In the majority of cases, the founders themselves have control when they need to make a corporate decision. In order not to allow the investors to share in the influence, the founders must negotiate some special rights. Keep in mind that even minority investors can still have a heavy word to say at times.

5. The Drag Along and the Tag Along

The first concept, the drag along, is in place so that it can protect the majority shareholders. It basically means that they can literally force the minority shareholders to agree in case they ever want to sell all the shares. Keep in mind that you literally have to put this into the shareholder agreement and that you must specify the shareholder percentage exactly.

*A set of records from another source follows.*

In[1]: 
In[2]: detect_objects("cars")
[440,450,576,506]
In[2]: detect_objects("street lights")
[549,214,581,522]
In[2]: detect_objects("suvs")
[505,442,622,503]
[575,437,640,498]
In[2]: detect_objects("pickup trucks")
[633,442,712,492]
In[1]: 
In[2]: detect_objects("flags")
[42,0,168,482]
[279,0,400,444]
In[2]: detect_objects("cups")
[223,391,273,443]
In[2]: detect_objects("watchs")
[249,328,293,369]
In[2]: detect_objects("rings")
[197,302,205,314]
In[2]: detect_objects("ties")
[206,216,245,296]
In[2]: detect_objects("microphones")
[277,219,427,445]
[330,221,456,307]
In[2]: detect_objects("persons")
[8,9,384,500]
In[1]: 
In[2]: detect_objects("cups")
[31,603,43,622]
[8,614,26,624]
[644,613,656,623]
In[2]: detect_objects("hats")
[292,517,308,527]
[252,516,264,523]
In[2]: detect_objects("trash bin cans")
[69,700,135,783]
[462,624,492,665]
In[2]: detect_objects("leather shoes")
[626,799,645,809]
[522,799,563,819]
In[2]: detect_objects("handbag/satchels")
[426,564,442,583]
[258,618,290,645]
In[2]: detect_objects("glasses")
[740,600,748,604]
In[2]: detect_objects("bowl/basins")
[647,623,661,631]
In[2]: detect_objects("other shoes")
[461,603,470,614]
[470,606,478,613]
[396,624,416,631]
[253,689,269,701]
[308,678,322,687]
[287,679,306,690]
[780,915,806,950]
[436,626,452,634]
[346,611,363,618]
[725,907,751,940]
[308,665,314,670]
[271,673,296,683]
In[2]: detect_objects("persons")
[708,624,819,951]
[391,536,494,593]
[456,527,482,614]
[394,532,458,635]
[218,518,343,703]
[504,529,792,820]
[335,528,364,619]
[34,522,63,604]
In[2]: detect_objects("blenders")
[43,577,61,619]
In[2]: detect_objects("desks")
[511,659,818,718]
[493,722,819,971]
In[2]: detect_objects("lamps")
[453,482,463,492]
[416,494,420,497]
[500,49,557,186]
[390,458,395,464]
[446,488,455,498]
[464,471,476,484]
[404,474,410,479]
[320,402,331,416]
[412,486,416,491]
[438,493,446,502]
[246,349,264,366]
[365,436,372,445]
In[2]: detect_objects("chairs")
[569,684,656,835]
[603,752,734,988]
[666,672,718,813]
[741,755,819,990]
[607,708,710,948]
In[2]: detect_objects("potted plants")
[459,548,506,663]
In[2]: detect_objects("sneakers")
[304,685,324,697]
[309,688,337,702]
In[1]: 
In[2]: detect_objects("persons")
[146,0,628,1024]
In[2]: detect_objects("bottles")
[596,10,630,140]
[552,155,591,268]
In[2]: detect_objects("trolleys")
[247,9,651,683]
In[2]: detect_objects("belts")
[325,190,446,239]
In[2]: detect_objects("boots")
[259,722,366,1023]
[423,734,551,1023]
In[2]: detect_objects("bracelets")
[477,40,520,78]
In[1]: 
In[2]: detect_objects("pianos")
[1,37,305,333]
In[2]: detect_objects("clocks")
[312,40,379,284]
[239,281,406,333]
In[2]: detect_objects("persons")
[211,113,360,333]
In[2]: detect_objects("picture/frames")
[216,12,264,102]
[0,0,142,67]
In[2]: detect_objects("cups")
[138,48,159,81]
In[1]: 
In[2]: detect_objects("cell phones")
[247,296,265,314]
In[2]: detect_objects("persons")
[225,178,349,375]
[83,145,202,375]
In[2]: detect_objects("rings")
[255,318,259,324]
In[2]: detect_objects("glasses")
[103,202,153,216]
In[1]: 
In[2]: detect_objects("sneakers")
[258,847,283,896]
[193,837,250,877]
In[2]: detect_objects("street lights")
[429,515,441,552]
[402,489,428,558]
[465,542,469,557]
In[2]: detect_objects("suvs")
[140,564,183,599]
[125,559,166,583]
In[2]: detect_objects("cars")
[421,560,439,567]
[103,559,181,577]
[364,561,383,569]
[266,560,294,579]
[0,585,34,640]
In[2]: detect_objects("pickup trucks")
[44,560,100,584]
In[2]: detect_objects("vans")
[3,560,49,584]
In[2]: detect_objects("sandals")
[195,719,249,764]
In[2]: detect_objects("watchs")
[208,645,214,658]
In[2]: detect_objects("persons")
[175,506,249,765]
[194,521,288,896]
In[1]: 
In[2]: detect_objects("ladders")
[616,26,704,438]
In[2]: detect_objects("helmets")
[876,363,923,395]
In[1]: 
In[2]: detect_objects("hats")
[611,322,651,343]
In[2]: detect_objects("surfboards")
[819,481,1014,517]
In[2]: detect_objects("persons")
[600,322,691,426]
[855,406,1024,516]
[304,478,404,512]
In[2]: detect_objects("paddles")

For example, you can say that, if a majority of 51 percent decides it’s time to sell the shares, then the remaining 49 percent must oblige.

At the other end of the spectrum is the tag along, for it aims to protect minority shareholders. The definition here is simple. If one of the shareholders wants to sell his or her shares, then the other shareholder or shareholders can, if they want, participate in the sale pro rata (proportional).

businessmen signing document

6. The Difference Between a Good Leaver and a Bad Leaver

In other words, you can use the shareholder agreement to specify the terms and conditions in which a founder can leave. And when they do,you can divide them into two categories: the good leaver and the bad leaver.

The first type refers to a founding member who still gets to keep some of the shares, simply because they did such a good job. The bad ones get nothing in return. The advice here is that you, as the founder, agree with your investors as to what a good leaver or a bad leaver really is. When the time comes that someone really wants to leave, you might not share the same perspective as to what a good leaver is.

7. Transferring the Shares

Here is one more clause which aims to protect the shareholders. It ensures that no shares can be estranged or sold to an unwanted third party. First, a buyer must be sought. Then, the shares must be offered to the other shareholders at the same price which was established for the third party.

If you believe there will be some kind of dispute over the real value of the shares, you can also include another clause in the shareholder agreement. It can come in the shape of a formula to define the fair value of the shares. Keep in mind that transferring the shares and its restrictions doesn’t apply to family members of the shareholders, nor to a trust.

8. Disputes

As hard as it is to believe in the beginning, as time goes by, disputes appear among the founders and shareholders of a company. In fact, they can get to be so bad that there is literally no resolve for any of them. They are called ‘fundamental disputes’ and solving them should find its way into your shareholder agreement. Here are a few examples of such conflicts.

  • Additional funding that the company needs
  • Reducing or increasing the shares
  • Paying dividends
  • Whether to sell the business or not.

Therefore, you can add a fundamental dispute clause to your agreement. When the time comes, you can use it as an exit strategy. The clause can include a mechanism through which one or more shareholders can buy out the others.

Wrapping Up

As a conclusion, you should know that when it comes to business, the possibility of falling out with your founding colleagues or shareholders is immense and ever-present. Even more so when you do business with your loved ones.

You know what they say: never do business with friends and family! Still, if you absolutely must do it, consider a shareholder agreement first.